= Stefan Garwatowski =

Polish painter (1931–2019)

"Piłsudski in the trenches of Kostiuchnówka". Canvas by Stefan Garwatowski.

Stefan Adam Garwatowski or Gerwatowski ( 1931 - 20 December 2019) was a Polish painter. He was an alumnus of Academy of Fine Arts in Warsaw (1956).

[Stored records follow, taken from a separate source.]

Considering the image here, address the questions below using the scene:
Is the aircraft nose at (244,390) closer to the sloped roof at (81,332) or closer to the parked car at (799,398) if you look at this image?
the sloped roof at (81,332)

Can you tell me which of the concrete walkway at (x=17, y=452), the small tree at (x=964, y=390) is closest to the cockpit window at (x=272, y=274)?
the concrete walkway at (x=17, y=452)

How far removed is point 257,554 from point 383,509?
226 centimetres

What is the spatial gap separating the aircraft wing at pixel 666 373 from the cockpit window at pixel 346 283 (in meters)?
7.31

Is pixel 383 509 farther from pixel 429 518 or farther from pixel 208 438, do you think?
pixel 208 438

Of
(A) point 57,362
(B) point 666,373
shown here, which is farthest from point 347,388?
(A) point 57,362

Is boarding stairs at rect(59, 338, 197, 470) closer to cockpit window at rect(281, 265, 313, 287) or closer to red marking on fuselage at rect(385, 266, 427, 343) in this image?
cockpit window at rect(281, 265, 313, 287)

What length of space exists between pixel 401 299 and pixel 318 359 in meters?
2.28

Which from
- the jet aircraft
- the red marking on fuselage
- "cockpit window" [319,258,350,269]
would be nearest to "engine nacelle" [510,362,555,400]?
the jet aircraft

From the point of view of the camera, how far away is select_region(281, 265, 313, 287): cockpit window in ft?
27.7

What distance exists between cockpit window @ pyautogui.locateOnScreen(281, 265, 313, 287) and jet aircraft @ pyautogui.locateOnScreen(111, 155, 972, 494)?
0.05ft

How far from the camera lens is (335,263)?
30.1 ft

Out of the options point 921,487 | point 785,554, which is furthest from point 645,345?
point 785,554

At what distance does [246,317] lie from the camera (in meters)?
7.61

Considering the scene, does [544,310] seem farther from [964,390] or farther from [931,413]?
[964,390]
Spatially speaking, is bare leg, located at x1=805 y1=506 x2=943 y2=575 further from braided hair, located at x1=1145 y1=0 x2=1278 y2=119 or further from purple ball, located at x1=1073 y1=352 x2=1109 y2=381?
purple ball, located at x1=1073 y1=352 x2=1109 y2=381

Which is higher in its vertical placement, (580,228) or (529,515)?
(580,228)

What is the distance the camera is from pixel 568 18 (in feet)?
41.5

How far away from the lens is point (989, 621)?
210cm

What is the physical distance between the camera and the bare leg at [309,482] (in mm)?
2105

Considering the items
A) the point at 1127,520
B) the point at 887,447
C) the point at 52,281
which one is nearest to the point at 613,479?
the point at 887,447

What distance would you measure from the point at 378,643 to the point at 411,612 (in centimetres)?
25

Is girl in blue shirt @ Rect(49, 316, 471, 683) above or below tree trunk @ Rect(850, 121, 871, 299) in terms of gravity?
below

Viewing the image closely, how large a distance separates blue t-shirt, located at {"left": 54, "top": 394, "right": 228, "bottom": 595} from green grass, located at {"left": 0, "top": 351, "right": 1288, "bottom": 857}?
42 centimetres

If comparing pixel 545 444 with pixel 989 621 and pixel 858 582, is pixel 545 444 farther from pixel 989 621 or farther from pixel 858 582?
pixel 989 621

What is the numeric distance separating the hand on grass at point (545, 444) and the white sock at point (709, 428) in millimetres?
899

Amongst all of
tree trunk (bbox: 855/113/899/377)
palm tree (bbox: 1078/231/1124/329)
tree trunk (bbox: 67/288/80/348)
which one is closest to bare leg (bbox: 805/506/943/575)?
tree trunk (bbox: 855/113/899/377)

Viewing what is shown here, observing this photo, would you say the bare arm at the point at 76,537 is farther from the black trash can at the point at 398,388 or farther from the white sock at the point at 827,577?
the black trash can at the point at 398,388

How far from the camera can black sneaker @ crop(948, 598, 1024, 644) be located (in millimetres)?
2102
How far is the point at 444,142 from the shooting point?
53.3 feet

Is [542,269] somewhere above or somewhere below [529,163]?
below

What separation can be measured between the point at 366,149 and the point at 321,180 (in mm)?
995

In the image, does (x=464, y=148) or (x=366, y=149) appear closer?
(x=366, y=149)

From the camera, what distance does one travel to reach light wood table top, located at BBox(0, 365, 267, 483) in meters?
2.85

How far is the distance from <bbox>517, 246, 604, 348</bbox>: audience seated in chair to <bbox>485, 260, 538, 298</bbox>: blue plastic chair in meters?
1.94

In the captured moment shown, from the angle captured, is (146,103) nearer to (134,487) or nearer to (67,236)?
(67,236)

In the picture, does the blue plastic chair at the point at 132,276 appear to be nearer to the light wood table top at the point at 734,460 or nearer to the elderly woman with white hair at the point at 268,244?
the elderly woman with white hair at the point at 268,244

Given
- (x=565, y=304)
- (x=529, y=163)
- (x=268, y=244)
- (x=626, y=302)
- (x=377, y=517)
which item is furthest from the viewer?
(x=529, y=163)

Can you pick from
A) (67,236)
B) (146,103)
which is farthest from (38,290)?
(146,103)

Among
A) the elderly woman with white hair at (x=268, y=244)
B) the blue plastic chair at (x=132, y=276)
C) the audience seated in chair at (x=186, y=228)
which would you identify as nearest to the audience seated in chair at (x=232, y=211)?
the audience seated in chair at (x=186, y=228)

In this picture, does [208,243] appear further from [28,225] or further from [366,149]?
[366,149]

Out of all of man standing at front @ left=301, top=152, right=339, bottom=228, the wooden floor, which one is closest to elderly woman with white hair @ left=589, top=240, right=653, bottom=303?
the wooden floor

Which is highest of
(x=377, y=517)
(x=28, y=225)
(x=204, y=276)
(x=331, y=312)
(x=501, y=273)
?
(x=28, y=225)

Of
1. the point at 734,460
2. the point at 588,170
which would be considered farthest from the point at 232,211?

He has authored many paintings illustrating notable events from Poland's military history (as illustrated by a sample painting used here, "Piłsudski in the trenches of Kostiuchnówka"). They are featured in several museums of Poland, including Museum of the Polish Army in Warsaw and the National Museum in Wrocław (Muzeum Narodowe we Wrocławiu). In addition to military paintings, he has also done works in other themes, including abstract art.

==Works==
They include:
- battle of Kostiuchnówka with the "Piłsudski in the trenches of Kostiuchnówka" (Piłsudski w okopach pod Kostiuchnówką), featured in the Museum of the Polish Army (MWP) in Warsaw (portrayed above).
- battle of Westerplatte with "Westerplatte" (1996), featured in the MWP
- death of Ignacy Skorupka in the battle of Ossów, with the "Death of rev. Skorupka" (Polish: Śmierć ks. Skorupki) featured in the MWP during the special exhibition for an anniversary of the battle of Warsaw
- battle of Monte Cassino with "Hill 593 - Monte Cassino" (Polish: Wzgórze 593 - Monte Cassino)
- Polish participation in the battle of Berlin, with "We in Berlin" (Polish: My w Berlinie), featured on the web pages of the MWP
- "battle of Grunwald" (Polish: Bitwa pod Grunwaldem)
- "Warsaw Uprising", (Polish: Powstanie Warszawskie)
- "Occupation" (Polish: Okupacja, 1955), Lubusz Land Museum (Muzeum Ziemi Lubuskiej) in Zielona Góra
- battle of Kolberg (Kołobrzeg) with "Kolberg: 1945 - the last fight" (Polish: Kołobrzeg 1945 Ostatni bój) in the Museum of Polish Weaponry (Muzeum Oręża Polskiego) in Kołobrzeg
- "battle of Mokra" (Polish: Bitwa pod Mokrą)

He also authored portraits of Polish military figures:
- Stanisław Sosabowski

His picture "On the outskirts of Warsaw" (Polish: Na przedpolach Warszawy) has been part of the Polish Post series in 1968, on the 25th anniversary of the People's Polish Army.